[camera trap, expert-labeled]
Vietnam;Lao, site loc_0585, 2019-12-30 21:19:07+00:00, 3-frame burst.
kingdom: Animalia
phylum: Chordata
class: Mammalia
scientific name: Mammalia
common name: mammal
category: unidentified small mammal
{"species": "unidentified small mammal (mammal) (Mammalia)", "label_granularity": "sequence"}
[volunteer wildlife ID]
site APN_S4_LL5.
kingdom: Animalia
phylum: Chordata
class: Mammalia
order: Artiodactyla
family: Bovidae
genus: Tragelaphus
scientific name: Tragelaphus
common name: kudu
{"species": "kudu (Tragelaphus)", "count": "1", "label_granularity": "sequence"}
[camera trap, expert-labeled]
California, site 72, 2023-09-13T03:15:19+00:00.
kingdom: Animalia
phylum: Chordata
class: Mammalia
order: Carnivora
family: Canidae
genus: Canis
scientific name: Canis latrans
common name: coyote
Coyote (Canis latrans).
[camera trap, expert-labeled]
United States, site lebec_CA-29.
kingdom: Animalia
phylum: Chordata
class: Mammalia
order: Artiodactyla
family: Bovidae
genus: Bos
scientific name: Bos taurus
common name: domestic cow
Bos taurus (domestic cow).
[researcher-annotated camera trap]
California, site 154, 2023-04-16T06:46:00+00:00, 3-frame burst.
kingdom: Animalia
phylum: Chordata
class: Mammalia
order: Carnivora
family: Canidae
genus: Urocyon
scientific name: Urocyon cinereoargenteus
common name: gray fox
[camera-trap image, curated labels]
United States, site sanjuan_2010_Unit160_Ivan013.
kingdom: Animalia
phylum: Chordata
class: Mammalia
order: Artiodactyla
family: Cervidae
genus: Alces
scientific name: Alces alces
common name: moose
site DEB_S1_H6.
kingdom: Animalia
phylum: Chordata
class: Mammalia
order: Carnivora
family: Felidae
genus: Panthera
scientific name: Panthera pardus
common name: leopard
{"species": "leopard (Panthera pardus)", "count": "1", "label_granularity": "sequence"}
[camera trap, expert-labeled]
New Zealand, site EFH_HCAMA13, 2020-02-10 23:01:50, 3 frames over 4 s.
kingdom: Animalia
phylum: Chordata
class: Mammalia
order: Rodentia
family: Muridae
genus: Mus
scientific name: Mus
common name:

## Task description
Go through the listing above and return each line that includes the word "leopard".

## Task result
common name: leopard
{"species": "leopard (Panthera pardus)", "count": "1", "label_granularity": "sequence"}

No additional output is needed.